The total number of permutations for two sections are = 462
Hypotheses Testing
Hypothesis:
Null Hypothesis, \(H_o\), \(Median Difference, (\theta_{x}-\theta_{y})\) = 0
Alternative Hypothesis, \(H_a\), $Median Difference,({x}-{y}) $ \(\neq\) 0
where,
Median of Section 1 : \(\theta_{x}\)
Median of Section 2 : \(\theta_{y}\)
Test Statistic
Test statistic be the sample median difference from two sections
Median difference, \(\Delta\) = \(\theta_{x}- \theta_{y}\)
idx = combinations(n=11, r=5)
Section1=c(5,11,16,8,12)
Section2=c(17,14,15,21,19,13)
Section1Section2 = c(Section1,Section2) # the combined data set
permut = NULL # the permuted data set
for(i in 1:462){
permut = rbind(permut, c(Section1Section2[idx[i,]], Section1Section2[-idx[i,]]))
}
permut.Section1 = permut[, 1:5] # the permuted A matrix (20*3)
permut.Section2 = permut[, 5:11] # the permuted B matrix (20*3)
#median difference after permutation of two treatments
delta4 = apply(permut.Section1, 1, median) - apply(permut.Section2, 1, median)
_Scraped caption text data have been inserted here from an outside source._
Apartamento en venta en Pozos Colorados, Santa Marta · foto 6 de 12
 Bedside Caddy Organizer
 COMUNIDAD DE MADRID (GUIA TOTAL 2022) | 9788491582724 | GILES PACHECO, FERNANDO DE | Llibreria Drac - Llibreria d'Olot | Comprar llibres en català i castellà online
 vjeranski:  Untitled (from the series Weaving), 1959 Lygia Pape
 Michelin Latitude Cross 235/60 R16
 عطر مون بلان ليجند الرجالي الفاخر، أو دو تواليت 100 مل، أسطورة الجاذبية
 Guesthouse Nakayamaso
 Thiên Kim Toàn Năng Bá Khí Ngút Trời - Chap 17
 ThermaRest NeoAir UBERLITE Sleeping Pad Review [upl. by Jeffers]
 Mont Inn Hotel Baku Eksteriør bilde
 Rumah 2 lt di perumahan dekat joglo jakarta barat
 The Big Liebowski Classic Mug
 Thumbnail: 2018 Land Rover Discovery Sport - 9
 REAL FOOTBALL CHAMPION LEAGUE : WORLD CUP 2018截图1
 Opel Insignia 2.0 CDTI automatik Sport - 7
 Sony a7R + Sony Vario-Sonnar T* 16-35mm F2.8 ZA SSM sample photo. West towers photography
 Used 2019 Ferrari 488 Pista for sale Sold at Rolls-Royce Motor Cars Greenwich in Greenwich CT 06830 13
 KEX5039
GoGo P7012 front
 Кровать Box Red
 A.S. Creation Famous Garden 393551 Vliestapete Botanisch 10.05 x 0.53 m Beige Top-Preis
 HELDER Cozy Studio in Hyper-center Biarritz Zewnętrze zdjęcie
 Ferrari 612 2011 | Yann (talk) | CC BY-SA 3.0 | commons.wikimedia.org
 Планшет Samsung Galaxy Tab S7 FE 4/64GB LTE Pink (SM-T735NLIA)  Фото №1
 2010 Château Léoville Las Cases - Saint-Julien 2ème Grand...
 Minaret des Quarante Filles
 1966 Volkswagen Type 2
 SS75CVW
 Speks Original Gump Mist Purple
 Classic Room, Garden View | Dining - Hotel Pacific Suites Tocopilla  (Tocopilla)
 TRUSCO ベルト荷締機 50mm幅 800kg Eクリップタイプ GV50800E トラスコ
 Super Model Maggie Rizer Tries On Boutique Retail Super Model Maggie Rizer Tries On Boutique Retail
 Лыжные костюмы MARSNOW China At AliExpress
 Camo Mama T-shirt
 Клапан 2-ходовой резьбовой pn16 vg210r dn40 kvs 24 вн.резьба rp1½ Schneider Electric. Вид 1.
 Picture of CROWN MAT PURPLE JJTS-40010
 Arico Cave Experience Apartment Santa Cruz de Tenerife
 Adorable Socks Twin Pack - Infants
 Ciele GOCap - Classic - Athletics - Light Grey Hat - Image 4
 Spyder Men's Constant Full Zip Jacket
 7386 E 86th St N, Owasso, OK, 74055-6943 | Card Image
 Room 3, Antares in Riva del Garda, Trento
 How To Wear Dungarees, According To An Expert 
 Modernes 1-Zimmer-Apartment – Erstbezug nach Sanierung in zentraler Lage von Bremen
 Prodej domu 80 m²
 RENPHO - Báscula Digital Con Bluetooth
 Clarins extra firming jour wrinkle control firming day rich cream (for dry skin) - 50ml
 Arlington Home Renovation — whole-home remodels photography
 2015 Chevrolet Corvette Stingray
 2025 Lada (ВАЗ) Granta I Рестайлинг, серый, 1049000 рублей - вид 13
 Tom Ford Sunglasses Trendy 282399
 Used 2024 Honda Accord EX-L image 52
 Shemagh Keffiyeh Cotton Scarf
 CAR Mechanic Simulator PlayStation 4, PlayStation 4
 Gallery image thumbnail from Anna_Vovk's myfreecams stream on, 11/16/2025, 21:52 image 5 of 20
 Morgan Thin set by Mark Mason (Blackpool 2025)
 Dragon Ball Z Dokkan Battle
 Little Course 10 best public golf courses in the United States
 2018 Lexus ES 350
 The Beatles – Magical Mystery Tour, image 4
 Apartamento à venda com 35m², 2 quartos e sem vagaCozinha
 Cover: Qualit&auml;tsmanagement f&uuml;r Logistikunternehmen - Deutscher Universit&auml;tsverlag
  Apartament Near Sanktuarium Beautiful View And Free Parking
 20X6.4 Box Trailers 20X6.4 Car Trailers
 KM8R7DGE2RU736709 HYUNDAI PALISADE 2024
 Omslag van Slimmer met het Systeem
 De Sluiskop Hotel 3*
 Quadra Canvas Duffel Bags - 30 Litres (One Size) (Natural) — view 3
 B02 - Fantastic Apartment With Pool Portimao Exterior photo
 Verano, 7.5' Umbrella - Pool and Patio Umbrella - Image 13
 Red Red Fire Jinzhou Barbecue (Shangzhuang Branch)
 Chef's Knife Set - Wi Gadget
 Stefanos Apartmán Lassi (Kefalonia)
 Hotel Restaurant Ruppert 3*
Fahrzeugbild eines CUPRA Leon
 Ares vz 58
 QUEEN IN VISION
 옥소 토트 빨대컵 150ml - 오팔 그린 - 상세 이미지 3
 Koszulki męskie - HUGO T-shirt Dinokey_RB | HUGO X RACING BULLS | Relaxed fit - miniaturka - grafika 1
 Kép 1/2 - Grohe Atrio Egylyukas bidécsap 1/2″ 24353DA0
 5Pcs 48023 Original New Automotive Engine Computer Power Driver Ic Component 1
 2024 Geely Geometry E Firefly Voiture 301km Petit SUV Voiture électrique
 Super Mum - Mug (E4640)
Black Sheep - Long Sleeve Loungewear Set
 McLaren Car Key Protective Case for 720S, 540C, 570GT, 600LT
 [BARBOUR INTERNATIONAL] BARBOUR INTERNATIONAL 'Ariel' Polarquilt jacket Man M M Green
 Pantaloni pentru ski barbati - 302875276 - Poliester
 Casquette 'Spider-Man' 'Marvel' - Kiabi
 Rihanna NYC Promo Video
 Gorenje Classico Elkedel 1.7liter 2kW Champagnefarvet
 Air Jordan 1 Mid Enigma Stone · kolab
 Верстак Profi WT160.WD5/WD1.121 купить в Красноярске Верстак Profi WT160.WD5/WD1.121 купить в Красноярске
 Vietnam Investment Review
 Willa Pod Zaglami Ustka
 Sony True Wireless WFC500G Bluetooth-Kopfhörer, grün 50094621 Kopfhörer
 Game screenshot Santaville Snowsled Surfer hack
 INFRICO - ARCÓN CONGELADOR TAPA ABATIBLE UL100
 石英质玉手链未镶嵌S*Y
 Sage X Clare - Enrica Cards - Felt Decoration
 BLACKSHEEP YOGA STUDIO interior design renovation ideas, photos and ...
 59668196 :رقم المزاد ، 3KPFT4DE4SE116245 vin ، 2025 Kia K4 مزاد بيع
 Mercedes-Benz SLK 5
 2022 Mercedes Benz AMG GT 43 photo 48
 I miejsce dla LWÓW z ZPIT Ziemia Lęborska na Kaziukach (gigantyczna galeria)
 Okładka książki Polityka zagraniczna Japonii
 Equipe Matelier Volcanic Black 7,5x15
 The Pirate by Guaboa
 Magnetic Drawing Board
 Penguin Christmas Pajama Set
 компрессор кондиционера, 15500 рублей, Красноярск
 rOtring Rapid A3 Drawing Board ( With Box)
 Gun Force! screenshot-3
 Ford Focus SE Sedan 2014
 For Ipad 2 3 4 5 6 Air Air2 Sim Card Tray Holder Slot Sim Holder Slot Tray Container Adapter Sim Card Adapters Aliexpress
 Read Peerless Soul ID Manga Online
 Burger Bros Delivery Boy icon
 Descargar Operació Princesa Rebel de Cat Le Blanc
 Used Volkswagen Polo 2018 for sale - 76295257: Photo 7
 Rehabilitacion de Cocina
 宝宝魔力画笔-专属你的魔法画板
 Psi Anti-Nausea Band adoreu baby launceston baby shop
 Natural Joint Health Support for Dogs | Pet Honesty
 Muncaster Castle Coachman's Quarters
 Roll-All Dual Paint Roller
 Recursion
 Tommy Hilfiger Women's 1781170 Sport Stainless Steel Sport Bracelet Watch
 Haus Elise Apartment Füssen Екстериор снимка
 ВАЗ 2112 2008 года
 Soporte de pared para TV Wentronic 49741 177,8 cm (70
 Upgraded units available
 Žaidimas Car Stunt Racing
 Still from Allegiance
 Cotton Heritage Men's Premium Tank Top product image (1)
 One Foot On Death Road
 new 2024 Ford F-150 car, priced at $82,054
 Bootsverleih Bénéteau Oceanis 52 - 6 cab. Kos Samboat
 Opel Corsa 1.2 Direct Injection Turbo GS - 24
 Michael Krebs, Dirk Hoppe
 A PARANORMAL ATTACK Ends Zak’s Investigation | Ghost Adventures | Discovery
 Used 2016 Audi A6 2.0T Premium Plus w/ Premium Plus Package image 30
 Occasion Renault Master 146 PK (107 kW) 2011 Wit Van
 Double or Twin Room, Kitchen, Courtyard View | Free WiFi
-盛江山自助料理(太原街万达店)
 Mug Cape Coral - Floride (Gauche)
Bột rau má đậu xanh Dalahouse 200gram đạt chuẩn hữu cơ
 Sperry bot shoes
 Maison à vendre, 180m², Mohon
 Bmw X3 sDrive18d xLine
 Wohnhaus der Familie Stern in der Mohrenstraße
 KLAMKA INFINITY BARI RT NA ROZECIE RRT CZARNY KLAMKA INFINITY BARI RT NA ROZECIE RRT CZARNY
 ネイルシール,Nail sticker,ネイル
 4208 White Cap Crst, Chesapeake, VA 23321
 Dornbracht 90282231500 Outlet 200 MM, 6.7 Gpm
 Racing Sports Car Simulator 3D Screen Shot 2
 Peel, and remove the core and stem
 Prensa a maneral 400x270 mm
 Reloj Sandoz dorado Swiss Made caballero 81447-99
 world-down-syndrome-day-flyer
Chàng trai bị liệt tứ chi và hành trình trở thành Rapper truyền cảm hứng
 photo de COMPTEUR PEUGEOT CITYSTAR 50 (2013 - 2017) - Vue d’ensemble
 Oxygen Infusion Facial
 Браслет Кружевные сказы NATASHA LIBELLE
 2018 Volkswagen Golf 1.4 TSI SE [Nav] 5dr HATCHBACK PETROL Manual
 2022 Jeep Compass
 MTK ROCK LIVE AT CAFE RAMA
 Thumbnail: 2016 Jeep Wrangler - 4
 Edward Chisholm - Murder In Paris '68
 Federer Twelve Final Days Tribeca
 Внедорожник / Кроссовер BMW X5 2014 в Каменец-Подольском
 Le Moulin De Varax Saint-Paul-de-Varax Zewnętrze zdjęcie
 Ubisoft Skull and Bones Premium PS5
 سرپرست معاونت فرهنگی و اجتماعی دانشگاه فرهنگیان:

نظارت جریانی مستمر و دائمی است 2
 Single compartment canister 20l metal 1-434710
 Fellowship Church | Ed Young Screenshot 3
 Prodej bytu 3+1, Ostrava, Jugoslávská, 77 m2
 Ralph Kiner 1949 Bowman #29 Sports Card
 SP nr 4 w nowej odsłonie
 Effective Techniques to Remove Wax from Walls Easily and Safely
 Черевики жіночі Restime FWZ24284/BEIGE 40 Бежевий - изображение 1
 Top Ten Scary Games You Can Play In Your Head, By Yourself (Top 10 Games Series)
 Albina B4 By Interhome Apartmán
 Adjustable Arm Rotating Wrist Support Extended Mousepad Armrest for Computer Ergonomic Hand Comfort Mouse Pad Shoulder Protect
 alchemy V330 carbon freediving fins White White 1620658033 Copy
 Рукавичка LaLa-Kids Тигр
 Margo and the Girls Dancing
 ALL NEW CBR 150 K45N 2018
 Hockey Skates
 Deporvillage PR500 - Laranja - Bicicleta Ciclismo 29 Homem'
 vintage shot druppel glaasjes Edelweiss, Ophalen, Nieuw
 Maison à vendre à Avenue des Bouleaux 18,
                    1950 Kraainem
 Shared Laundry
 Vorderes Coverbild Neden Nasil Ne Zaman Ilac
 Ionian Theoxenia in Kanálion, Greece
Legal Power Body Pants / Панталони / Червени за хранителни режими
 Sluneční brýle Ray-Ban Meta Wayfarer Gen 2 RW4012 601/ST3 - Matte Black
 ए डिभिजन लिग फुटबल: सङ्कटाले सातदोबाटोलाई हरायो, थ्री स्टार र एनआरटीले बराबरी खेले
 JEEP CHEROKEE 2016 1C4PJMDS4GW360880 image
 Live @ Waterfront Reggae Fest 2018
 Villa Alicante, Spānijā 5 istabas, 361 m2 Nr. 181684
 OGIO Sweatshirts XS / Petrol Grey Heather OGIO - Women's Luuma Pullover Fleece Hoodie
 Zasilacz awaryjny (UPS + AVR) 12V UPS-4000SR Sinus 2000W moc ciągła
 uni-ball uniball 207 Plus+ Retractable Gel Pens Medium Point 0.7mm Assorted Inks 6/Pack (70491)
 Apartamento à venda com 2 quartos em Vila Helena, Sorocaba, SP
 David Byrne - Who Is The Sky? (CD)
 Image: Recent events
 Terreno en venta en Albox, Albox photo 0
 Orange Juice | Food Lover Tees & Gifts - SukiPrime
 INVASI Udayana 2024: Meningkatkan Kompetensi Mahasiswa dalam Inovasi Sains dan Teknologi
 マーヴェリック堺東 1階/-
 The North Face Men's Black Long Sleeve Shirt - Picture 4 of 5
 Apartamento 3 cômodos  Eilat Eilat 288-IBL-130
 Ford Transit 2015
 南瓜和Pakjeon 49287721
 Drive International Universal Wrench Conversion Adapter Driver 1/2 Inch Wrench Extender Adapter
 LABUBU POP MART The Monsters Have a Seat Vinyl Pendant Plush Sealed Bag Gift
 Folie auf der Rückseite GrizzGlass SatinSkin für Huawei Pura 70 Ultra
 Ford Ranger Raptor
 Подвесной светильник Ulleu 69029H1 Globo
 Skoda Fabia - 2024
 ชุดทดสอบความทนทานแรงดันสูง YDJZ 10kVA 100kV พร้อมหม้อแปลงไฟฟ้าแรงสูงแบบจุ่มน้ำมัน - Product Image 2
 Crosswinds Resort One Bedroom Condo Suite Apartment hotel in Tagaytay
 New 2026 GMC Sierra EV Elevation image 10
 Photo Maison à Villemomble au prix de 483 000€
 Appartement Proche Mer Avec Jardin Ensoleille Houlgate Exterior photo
delta4.obs = median(Section1) - median(Section2)
delta4.obs
## [1] -5
#pvalue for permutation of sample median
pval4.2sided = mean(abs(delta4) >= abs(delta4.obs)) #two-tailed
pval4.2sided
## [1] 0.04112554
From R code, we get sample median difference of two sections is -5.
p-value
From our code, depicted above: We get p-value = 0.04112554 at our significance level of \(\alpha\) = 0.05
Decision about Null Hypothesis
We reject null hypothesis as the p-value= 0.04112554 > 0.05.
Conclusion
Based on the permutation test, we can conclude by saying that the median of the carapace lengths(in mm) of crayfish between the two sections of a stream in Kansas has significant difference.
(b) Test for differences using the Wilcoxon rank-sum test. Use significance level 0.05. State the null and alternative hypotheses.
Answer
In order to perform the Wilcoxon Rank Sum Test, we have made the following assumptions:
Hypotheses Testing
Hypothesis:
Null Hypothesis, \(H_o\), \(Median Difference, (\theta_{x}-\theta_{y})\) = 0
Alternative Hypothesis, \(H_a\), $Median Difference,({x}-{y}) $ \(\neq\) 0 where, Median of Section 1 : \(\theta_{x}\) Median of Section 2 : \(\theta_{y}\)
Section1=c(5,11,16,8,12)
Section2=c(17,14,15,21,19,13)
wilcox.test(Section1, Section2, alternative="two.sided", paired=FALSE,
mu=0,exact=FALSE,correct=TRUE)
##
## Wilcoxon rank sum test with continuity correction
##
## data: Section1 and Section2
## W = 3, p-value = 0.03576
## alternative hypothesis: true location shift is not equal to 0
Test Statistic
From R code, we get:
The test statistic for the Wilcoxon Signed Rank Test is W = 3
p-value
From our code, depicted above: We get p-value = 0.03576 at our significance level of \(\alpha\) = 0.05
Decision about Null Hypothesis
We reject null hypothesis as the p-value= 0.03576 > 0.05.
Conclusion
Based on the Wilcoxon rank sum test, we can conclude by saying that the median of the carapace lengths(in mm) of crayfish between the two sections of a stream in Kansas has significant difference.